ACTIONS TO TAKE:
a: In the passage, who did the academicians choose as Barroso's successor in 2022?
b: Print everything in the passage from "20,000 Species of" down to "best supporting actress.".

EXERCISE PASSAGE:

20,000 Species of Bees by Estibaliz Urresola Solaguren was winner of the Best First Feature at the Berlinale and winner of three Goya Awards and four Feroz Awards. It also received a Silver Bear for Best Leading Performance for Sofía Otero at the Berlin Festival, the Biznagas for Best Film and Best Supporting Actress ( Patricia López Arnaiz ) at the Málaga Festival, and in At the 2024 Feroz Awards, it was highlighted as best dramatic film and López Arnaiz collected her third Feroz as best supporting actress.

Mariano Barroso had led the Academy of Cinematographic Arts and Sciences of Spain and Delpierre was on the board. In 2022 there was an election to find a successor to Barroso. The four candidates were actor Luisa Gavasa, cinematographer Teresa Medina, Fernando Méndez-Leite and Delpierre. The academaticians chose Fernando Méndez-Leite.

PROVIDED DATA:
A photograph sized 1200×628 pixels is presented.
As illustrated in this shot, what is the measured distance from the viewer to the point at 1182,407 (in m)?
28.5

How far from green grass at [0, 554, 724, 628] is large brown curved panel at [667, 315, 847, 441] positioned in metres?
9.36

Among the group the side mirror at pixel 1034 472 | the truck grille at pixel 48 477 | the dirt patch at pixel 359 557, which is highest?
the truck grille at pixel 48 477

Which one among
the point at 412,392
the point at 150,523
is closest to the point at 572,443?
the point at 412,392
* * *
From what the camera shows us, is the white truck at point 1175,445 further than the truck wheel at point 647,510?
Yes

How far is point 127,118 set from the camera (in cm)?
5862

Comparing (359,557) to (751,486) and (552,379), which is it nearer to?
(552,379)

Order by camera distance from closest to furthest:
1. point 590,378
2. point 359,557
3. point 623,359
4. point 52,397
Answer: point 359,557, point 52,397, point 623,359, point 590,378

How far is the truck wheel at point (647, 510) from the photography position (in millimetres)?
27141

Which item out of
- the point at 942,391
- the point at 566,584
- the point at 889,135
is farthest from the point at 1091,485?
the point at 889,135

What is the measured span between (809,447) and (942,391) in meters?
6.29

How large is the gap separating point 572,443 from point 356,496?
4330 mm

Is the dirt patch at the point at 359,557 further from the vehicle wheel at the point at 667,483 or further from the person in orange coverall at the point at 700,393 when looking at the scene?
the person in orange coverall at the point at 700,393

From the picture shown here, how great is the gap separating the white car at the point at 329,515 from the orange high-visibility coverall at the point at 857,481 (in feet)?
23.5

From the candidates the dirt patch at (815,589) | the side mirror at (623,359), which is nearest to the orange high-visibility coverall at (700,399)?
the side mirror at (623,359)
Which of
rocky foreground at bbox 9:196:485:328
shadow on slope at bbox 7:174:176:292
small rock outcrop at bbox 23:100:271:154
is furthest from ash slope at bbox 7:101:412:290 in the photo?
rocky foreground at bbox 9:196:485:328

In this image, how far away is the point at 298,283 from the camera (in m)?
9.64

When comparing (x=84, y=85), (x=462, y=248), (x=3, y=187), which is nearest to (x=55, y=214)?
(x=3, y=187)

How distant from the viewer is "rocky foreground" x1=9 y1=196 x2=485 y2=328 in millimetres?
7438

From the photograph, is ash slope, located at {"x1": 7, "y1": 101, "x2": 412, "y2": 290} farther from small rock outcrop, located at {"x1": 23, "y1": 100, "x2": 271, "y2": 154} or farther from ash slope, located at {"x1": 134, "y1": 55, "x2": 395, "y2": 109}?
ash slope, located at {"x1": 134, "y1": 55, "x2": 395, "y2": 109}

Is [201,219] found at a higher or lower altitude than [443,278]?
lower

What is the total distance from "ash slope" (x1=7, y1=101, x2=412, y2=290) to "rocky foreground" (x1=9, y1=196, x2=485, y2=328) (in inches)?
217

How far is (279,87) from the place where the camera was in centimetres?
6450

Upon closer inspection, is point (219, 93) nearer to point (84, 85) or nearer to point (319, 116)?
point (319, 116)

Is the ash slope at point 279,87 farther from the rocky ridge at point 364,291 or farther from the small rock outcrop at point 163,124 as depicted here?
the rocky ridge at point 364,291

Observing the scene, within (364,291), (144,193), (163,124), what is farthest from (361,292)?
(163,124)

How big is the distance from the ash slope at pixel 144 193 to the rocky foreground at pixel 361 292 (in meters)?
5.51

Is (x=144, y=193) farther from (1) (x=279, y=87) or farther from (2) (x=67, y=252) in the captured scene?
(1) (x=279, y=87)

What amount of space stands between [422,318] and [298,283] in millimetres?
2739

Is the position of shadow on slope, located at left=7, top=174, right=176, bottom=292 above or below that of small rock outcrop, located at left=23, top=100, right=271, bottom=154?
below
---
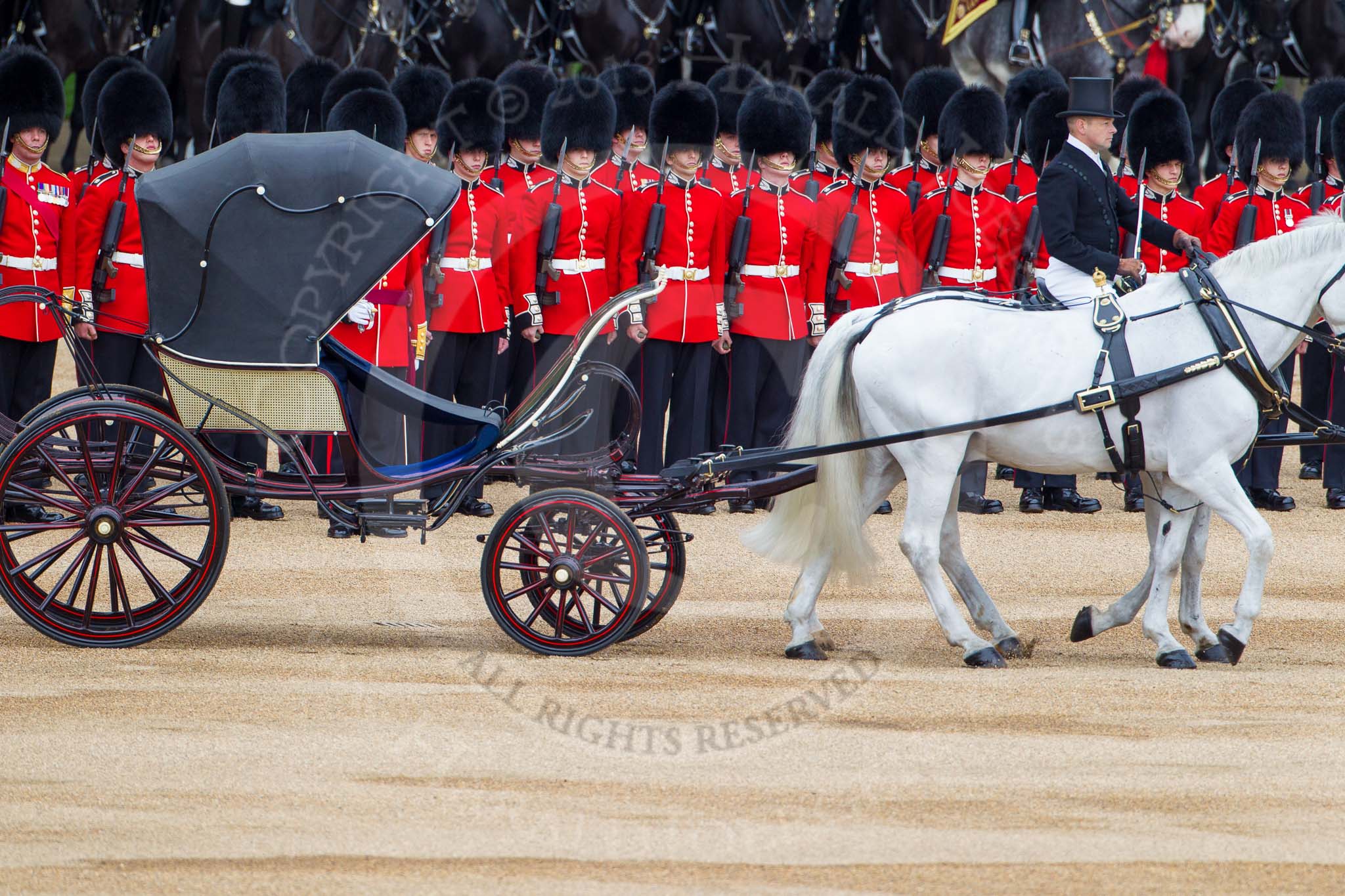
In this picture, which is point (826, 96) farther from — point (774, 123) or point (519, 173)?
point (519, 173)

ANSWERS TO THE TASKS:
a: Fernando Méndez-Leite

b:
20,000 Species of Bees by Estibaliz Urresola Solaguren was winner of the Best First Feature at the Berlinale and winner of three Goya Awards and four Feroz Awards. It also received a Silver Bear for Best Leading Performance for Sofía Otero at the Berlin Festival, the Biznagas for Best Film and Best Supporting Actress ( Patricia López Arnaiz ) at the Málaga Festival, and in At the 2024 Feroz Awards, it was highlighted as best dramatic film and López Arnaiz collected her third Feroz as best supporting actress.